Seeing mainstream representation of who we are and what we love is important. It isnai??i??t that movies that represent a wider population arenai??i??t made, itai??i??s that they arenai??i??t promoted and commended by the very institution weai??i??ve deemed the Holy Grail of Hollywood.
We canai??i??t discuss the Oscars without, well, #OscarsSoWhite. Iai??i??ve spoken with many different people about this- some who absolutely love the Oscars, and some who couldnai??i??t care less about the show. One friend brought up the idea that boycotting is simply refusing to go, not making a positive change towards education or enlightenment, especially with something as trivial as an awards show. Perhaps boycotting is only a first step. Why should a bunch of black people attend an awards show and sit in the audience so they can applaud the same fifty white people who keep winning awards they worked just as hard to get, too? Perhaps if theyai??i??re missing from the audience en mass, white people will get a clue.
Since the Oscars were established eighty seven years ago, forty-four nominees have been African American. Forty Four out of two thousand, nine hundred and forty-seven. Hattie McDaniel was the first African American to win an Oscar for her role as Mammy in Gone With the Wind in 1939. Another win for an African American didnai??i??t follow until Sidney Poitier in 1963 for his role as Homer Smith in Lillies of the Field. Of the forty four nominations, there are only twelve total wins for African Americans in the last eighty seven years. Asians weigh in with over one hundred nominations, and latinos around 140. Maybe 15-20% of Oscar nominees arenai??i??t white? And thatai??i??s a generous estimation. The Oscars are an institution weai??i??ve allowed to dictate what is deservingAi??of respect, both domestic and foreign, in the film industry. By largely excluding non-whites in categories other than foreign films, etc. we form the stigma that what is not white is not worthy. Yes, at first glance itai??i??s only an institution specifically for the art of movie making. But the arts, especially film, inform so much of our lives and popular opinions and the conversations we have about culture. The Oscars matter by proxy because theyai??i??re popular. The Oscars matter in validating acceptance in mainstream society. The Oscars have fallen short in the category of fair representation in horrifying ways.
In the wake of a threatened boycott by world renowned African American actors and an outcry from the public, the academy has changed its rules. Gone are the days of lifetime voting rights, and the academy declared that it would double its push for diversity.
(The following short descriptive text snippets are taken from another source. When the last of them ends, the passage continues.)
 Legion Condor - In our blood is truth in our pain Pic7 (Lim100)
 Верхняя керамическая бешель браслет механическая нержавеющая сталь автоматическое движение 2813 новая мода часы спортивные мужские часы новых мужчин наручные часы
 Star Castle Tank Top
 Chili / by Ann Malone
A small victory? Perhaps. Weai??i??ll see what the 89th Oscars list of nominees brings with it in 2017. celebrex no rx, order clomid.
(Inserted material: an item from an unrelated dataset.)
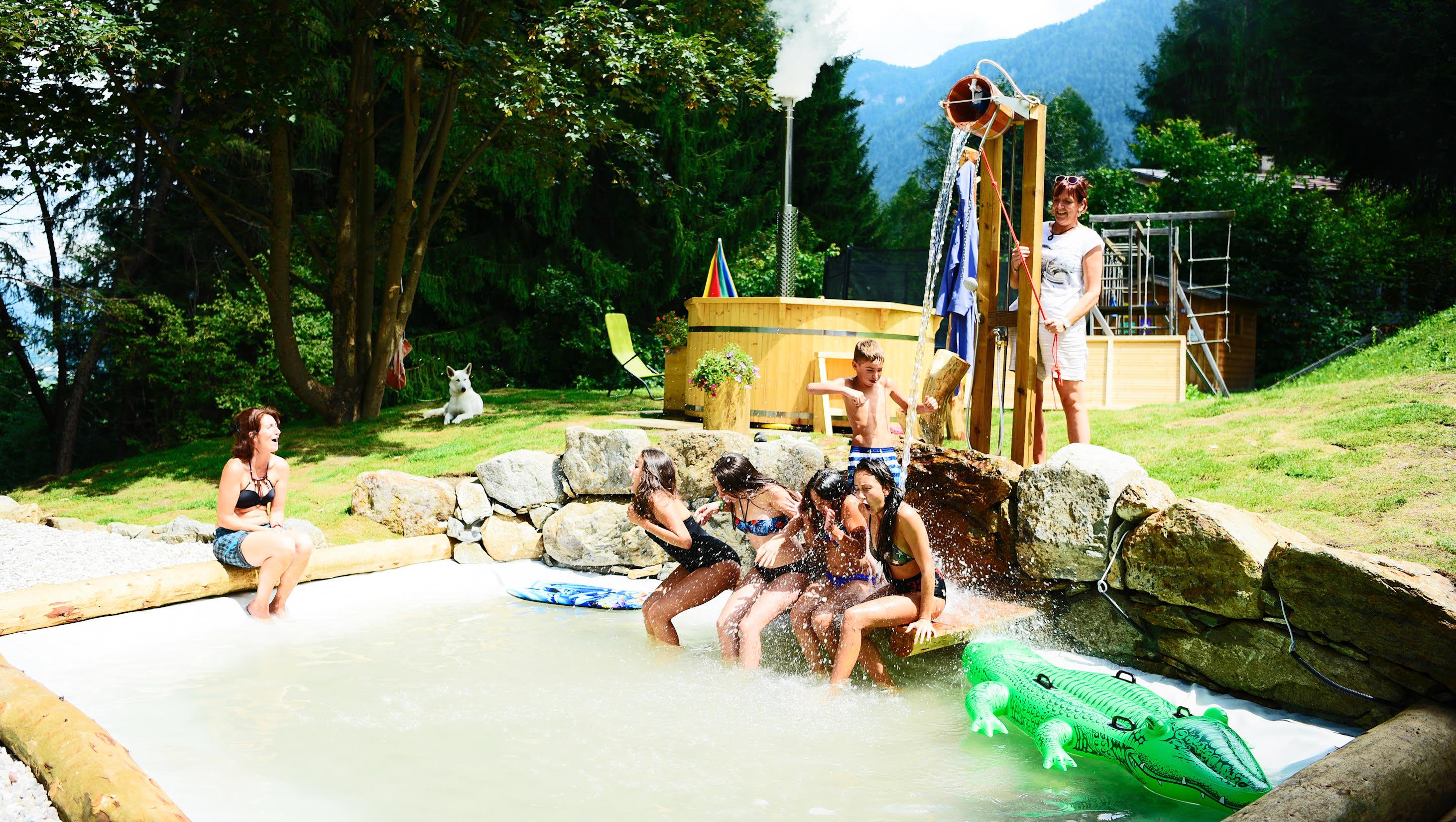 piscina-residence-bonetei-4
Black lives matter. Weai??i??ve all experienced the outcry first hand this year as weai??i??ve watched black children and innocent people be slaughtered by the police. Weai??i??ve gone the rounds with ai???enter nationality hereai??? lives matter in this country time and time again. Displaced native Americans, locked in disease and famine as new settlers invade, Japanese citizens locked in internment camps, states refusing Syrian refugees, Muslims being targeted in airport and border searches. Not only do all of these lives matter, the fair and positive representation of these lives on the big screen matters. We all have a right to see ourselves represented well in our media, in the our news, in our entertainment, in the spaces that make up the larger conversation about our lives. These sources of expression and art inform how we look at ourselves and others. They inform our self esteem, our outlook on our own situations, the landscape of the country we live in. If the Oscars is going to survive as a relevant and important institution, the academy has got to get with the times. We cannot continue to represent one homogeneous group and call it sophistication or culture. We have to move away from this streamlined, restrictive model of what is worthy of representation in this country. Perhaps the academyAi??ought to disband altogether. If movies were made for the sake of art again, and not to enter into the mad dash that is Chasing The Oscar, perhaps we wouldnai??i??t have reason for talented individuals like Spike Lee and Jada Pinkett Smith to stay home while their colleagues are dressed to the nines, basking in their own ignorance and privilege. If we werenai??i??t all chasing the trophy, perhaps weai??i??d listen more to the conversations we create with our art. Perhaps weai??i??d all be just a little bit closer to one another, and to harmony.